**** Exercise text ****

Quality for long-term Use: GEWI® Hangers support Victorian Sewer Pipe System in London
Even today, the sewage system in London still largely consists of the canal system that was conceived by the engineer Bazalgette in the 1860s in order to free the city from what was known as “the great stink”. Simultaneously, the new sewage system eliminated the cholera epidemic raging at the time.
As Bazalgette had chosen to build the sewer pipes more than twice as large as necessary, the Victorian System continues to transport the wastewater of a population of 8 million that is now more than three times as large as it was at the time the system was built.
The historic sewer network consisted of 1,800km of street sewers that flowed into 132km long main sewers. The main sewers, which are still intact today, have diameters of up to 3.2m and run parallel, with up to 7 canals running side by side.
In the east of London, the sewer pipes cross the inland waterways River Lee and Channel Sea in what is known as the Northern Outfall Sewer. Here, the sewer pipes are integrated into Victorian steel and cast iron bridges spanning the tributaries. The canal pipes are suspended from the bridge girders by tie rods that were badly corroded and had to be replaced. In conjunction with the design engineer, DSI Construction Great Britain developed a solution to replace the existing tie rods by hangers consisting of GEWI® Steel.
The 150 28mm Ø GEWI® Hangers were supplied in two sections; one of the sections had a crank, a coupler and a load bearing hex nut installed in order to anchor the bar at the girder flange at the top.
Additional supporting anchorage points were arranged at mid flange, and at the lower end, termination points served to stabilize the underside cradle.
In addition to the fully threaded coarse thread, the advantage of the GEWI® System was that the threadbars could be bent in the lower bar section. While the old ties were being replaced by the new GEWI® Tie Rods, DSI stabilized the sewer pipes using temporary tendons. These tendons were equipped with load cells to monitor the load in the sewer barrels.
DSI also developed a precise loading sequence to ensure progressive load transfer between the old and the new tie rods. The temporary tie rods resting on the top girder had different vertical inclinations. Consequently, special rocker plates were required to place the load cells in line on each tendon.

****

▸ Required action: Rewrite the London sewer text starting with "Quality for long-term" and going on through "system was built.", replacing "wastewater" with "sewage".

**** Source information ****

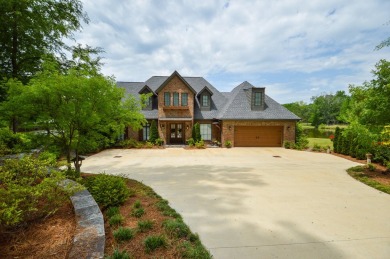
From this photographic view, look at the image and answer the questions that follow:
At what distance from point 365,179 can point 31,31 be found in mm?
17721

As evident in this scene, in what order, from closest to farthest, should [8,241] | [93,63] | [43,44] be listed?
[8,241]
[43,44]
[93,63]

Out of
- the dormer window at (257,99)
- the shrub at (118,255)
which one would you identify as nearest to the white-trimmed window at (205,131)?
the dormer window at (257,99)

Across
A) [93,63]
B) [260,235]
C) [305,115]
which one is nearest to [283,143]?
[260,235]

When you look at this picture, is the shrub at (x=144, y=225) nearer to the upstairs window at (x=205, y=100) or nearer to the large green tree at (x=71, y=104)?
the large green tree at (x=71, y=104)

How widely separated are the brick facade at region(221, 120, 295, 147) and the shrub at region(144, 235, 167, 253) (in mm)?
15888

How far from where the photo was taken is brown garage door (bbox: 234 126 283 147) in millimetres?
19516

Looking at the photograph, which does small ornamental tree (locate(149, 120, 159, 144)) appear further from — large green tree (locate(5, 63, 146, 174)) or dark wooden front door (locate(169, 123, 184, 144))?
large green tree (locate(5, 63, 146, 174))

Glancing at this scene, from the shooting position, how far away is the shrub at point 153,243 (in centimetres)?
361

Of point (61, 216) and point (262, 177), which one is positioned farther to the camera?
point (262, 177)

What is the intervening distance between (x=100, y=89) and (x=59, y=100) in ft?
4.06

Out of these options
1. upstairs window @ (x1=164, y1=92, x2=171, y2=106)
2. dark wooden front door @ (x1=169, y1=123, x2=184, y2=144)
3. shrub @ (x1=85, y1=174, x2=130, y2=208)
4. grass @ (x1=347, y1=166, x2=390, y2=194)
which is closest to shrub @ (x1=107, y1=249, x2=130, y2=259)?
shrub @ (x1=85, y1=174, x2=130, y2=208)

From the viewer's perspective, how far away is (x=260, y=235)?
4.45 metres

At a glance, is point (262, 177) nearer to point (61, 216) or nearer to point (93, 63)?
point (61, 216)

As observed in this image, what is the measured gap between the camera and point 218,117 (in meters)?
19.8
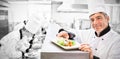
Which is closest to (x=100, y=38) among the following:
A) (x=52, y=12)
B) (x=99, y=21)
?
(x=99, y=21)

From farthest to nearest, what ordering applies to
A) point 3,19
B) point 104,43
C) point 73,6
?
point 3,19 → point 73,6 → point 104,43

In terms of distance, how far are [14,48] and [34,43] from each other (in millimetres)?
226

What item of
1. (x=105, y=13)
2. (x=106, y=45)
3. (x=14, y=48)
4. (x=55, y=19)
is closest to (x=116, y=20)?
(x=105, y=13)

****

▸ Response area:
Quality for long-term Use: GEWI® Hangers support Victorian Sewer Pipe System in London
Even today, the sewage system in London still largely consists of the canal system that was conceived by the engineer Bazalgette in the 1860s in order to free the city from what was known as “the great stink”. Simultaneously, the new sewage system eliminated the cholera epidemic raging at the time.
As Bazalgette had chosen to build the sewer pipes more than twice as large as necessary, the Victorian System continues to transport the sewage of a population of 8 million that is now more than three times as large as it was at the time the system was built.